Dr. Elizabeth Rule is the Director of the AT&T Center for Indigenous Politics and Policy, Assistant Professor of Professional Studies, Director of the Semester in Washington Politics Program, and Faculty in Residence at the George Washington University. She is an enrolled citizen of the Chickasaw Nation.

Her work has been published in American Quarterly and the American Indian Culture and Research Journal, and her research has been featured in the Washington PostMatter of Fact with Soledad O’BrienThe Atlantic, and NPR. Her book manuscript, Reproducing Resistance: Gendered Violence and Indigenous Nationhood, explores the intersection of Native American/First Nations women’s reproductive justice issues, gendered violence, and the Missing and Murdered Indigenous Women; this work received the Julien Mezey Award from the Association for the Study of Law, Culture, and the Humanities in 2020.

While at GW, Rule has served as the Principal Investigator on a number of research projects. In Summer 2019, Rule created the Guide to Indigenous DC, a mobile application and digital map of Indigenous sites of importance in the nation’s capital. The Guide received media coverage on more than thirty outlets. Access to Justice: Native America investigated barriers to justice in tribal court systems, and resulted in the creation of legal code, “Code of Ethics, Professionalism, and Culture for Tribal Court Advocates” in 2019. Traditional Notions of Justice: Ecuador examined Indigenous justice systems in Otavalo and the tri-lingual Kichwa/English/Spanish language documentary resulting from this research is in progress.

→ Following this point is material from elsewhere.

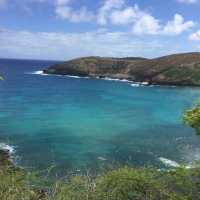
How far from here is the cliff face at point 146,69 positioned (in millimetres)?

Previously, Rule has held posts as a Postdoctoral Fellow in American Studies and the Critical Race, Gender, and Culture Studies Collaborative at American University, Visiting Scholar at the Massachusetts Institute of Technology, and Ford Foundation Fellow. She has received support from Holisso: The Center for the Study of Chickasaw History and Culture, the American Indian College Fund, Native Americans in Philanthropy, and the Andrew W. Mellon Foundation. Rule received her Ph.D. and M.A. in American Studies from Brown University, and her B.A. from Yale University.